PASSAGE TO READ:
⁂

## C3.3 Calculating and explaining energy change

Knowing the amount of energy involved in chemical reactions is useful so that resources are used efficiently and economically. It is possible to measure the amount of energy experimentally or to calculate it.

Candidates should use their skills, knowledge and understanding to:
consider the social, economic and environmental consequences of using fuels
interpret simple energy level diagrams in terms of bond breaking and bond formation (including the idea of activation energy and the effect on this by catalysts)
evaluate the use of hydrogen to power cars compared to other fuels

‘HEADLINE’ SUMMARY OF TOPIC

Measuring energy change
Energy is measured in joules (J).
A simple water-containing calorimeter may be used to ‘capture’ the energy released (or absorbed) by a chemical reaction.
When using this type of calorimeter, use the formula Q= m c ΔT  to measure the energy change of a chemical reaction, where:
Q   Energy Change (J)
m   mass of water (g),
c   specific heat capacity of water, which is 4.2 J g−1 °C−1
ΔT temperature change (°C)

This means that 4.2 joules of heat energy will raise the temperature of 1g of water by 1°C. Endothermic reaction. A is activation energy. Energy needed for bond breaking (A) is more than the energy released by bond forming (B). Hence, the overall energy for the reaction (C) is a positive value.

Endothermic reaction:
A chemical reaction that absorbs heat from its surroundings.
The energy of the products is more than the energy of the reactants.
The energy needed to break existing bonds is greater than the energy released from forming new bonds.
The overall heat energy change for the chemical reaction, ΔH is, shown as a +ve value. Exothermic reaction. B is activation energy. Energy released by bond forming (C) is more than the energy needed by bond breaking (B). Hence, the overall energy for the reaction (A) is a negative value.

Exothermic reaction:
A chemical reaction that releases heat to its surroundings.
The energy of the products is more than the energy of the reactants.
The energy released from forming new bonds is greater than the energy needed to break existing bonds.
The overall heat energy change for the chemical reaction, ΔH is, shown as a −ve value.
Acid-alkali neutralisation and combustion of fuels (e.g. fossil fuels, hydrogen or alcohol) are examples of exothermic reactions. The fact that a combustion reaction generates heat energy makes it particularly useful as a fuel.

Activation energy and action of a catalyst

Activation energy is the minimal energy needed to initiate a chemical reaction.
Activation energy is equivalent to the energy needed to break all the bonds of the reactants to form intermediate particles. As the reaction proceeds, intermediate particles form new bonds and release energy to form the product.
If more energy is released during bond forming than bond breaking, then the overall reaction is exothermic.
Conversely, if more energy is needed to break bonds than released by bond breaking, then the overall reaction is endothermic.

⁂

EXTRACTED INFORMATION:

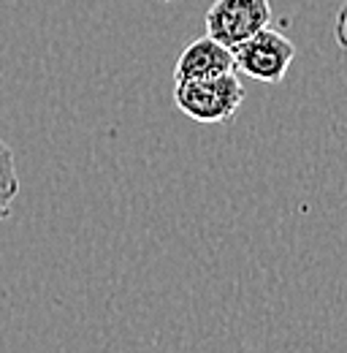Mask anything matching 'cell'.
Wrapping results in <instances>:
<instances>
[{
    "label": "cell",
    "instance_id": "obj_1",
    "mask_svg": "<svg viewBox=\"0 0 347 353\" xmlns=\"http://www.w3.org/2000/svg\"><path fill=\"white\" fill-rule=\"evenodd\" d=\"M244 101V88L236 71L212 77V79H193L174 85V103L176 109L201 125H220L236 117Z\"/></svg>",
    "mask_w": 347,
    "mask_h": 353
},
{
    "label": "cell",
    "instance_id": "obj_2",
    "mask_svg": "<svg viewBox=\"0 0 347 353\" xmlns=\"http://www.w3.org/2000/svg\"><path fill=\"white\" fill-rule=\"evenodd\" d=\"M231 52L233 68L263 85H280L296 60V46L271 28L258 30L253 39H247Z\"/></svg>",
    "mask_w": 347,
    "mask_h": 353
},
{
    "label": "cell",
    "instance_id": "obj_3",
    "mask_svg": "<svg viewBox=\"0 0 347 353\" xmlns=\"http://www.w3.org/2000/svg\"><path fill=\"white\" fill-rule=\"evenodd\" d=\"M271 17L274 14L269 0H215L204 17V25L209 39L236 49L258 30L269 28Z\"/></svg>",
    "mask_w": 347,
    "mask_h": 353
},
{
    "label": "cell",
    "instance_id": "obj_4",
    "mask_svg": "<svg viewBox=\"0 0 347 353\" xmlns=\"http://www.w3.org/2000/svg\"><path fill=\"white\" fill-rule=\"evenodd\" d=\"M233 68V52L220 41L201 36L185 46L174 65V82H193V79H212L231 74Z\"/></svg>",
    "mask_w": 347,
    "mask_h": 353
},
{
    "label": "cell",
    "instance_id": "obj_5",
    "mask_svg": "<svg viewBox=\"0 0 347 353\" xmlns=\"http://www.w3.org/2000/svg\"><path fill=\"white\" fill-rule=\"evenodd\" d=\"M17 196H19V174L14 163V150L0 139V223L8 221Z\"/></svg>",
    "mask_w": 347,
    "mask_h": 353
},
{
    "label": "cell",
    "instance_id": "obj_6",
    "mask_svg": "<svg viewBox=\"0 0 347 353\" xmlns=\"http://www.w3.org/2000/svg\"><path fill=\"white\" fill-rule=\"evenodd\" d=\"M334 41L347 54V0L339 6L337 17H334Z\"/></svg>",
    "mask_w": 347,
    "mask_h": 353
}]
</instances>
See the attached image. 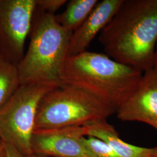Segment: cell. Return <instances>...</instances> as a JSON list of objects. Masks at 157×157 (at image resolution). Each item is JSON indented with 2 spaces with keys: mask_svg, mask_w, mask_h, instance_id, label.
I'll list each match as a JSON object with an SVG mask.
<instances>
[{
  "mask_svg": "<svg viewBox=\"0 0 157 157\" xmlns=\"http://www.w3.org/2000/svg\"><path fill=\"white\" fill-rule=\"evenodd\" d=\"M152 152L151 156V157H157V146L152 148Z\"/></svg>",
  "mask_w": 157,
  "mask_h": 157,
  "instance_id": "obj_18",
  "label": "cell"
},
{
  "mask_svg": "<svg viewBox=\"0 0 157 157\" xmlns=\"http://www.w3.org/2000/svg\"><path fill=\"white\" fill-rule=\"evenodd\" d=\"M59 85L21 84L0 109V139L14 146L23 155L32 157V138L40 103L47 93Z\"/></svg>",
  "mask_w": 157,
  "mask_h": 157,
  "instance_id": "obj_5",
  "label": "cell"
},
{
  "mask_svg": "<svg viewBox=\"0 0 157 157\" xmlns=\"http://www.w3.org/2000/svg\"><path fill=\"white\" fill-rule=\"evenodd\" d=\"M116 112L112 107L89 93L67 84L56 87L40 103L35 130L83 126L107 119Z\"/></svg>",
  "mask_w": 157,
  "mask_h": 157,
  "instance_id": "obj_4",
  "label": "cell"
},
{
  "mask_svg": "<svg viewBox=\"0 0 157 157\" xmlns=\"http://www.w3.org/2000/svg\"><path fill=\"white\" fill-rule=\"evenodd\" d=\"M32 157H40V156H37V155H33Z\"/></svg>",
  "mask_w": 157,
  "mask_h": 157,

⁂

TASKS TO PERFORM:
[1] Answer these from the passage on energy change:
(a) In what unit is energy measured?
(b) What value does the passage give for the specific heat capacity of water?
(c) How does the passage define activation energy?
[2] Please decide whether each statement agrees with the passage on energy change, answering yes or no and quoting the words that settle it.
(a) An endothermic reaction releases heat to its surroundings.
(b) Acid-alkali neutralisation is an example of an exothermic reaction.
(c) For an exothermic reaction, ΔH is shown as a positive value.
[3] According to the passage on energy change, why is it useful to know the amount of energy involved in chemical reactions? Answer in one or two sentences.

ANSWERS FOR THE EXERCISE:
[1]
(a) Joules (J).
(b) 4.2 J g−1 °C−1.
(c) The minimal energy needed to initiate a chemical reaction.

[2]
(a) No: "A chemical reaction that absorbs heat from its surroundings."
(b) Yes: "Acid-alkali neutralisation and combustion of fuels (e.g. fossil fuels, hydrogen or alcohol) are examples of exothermic reactions."
(c) No: "The overall heat energy change for the chemical reaction, ΔH is, shown as a −ve value."

[3] Knowing the amount of energy involved is useful so that resources are used efficiently and economically.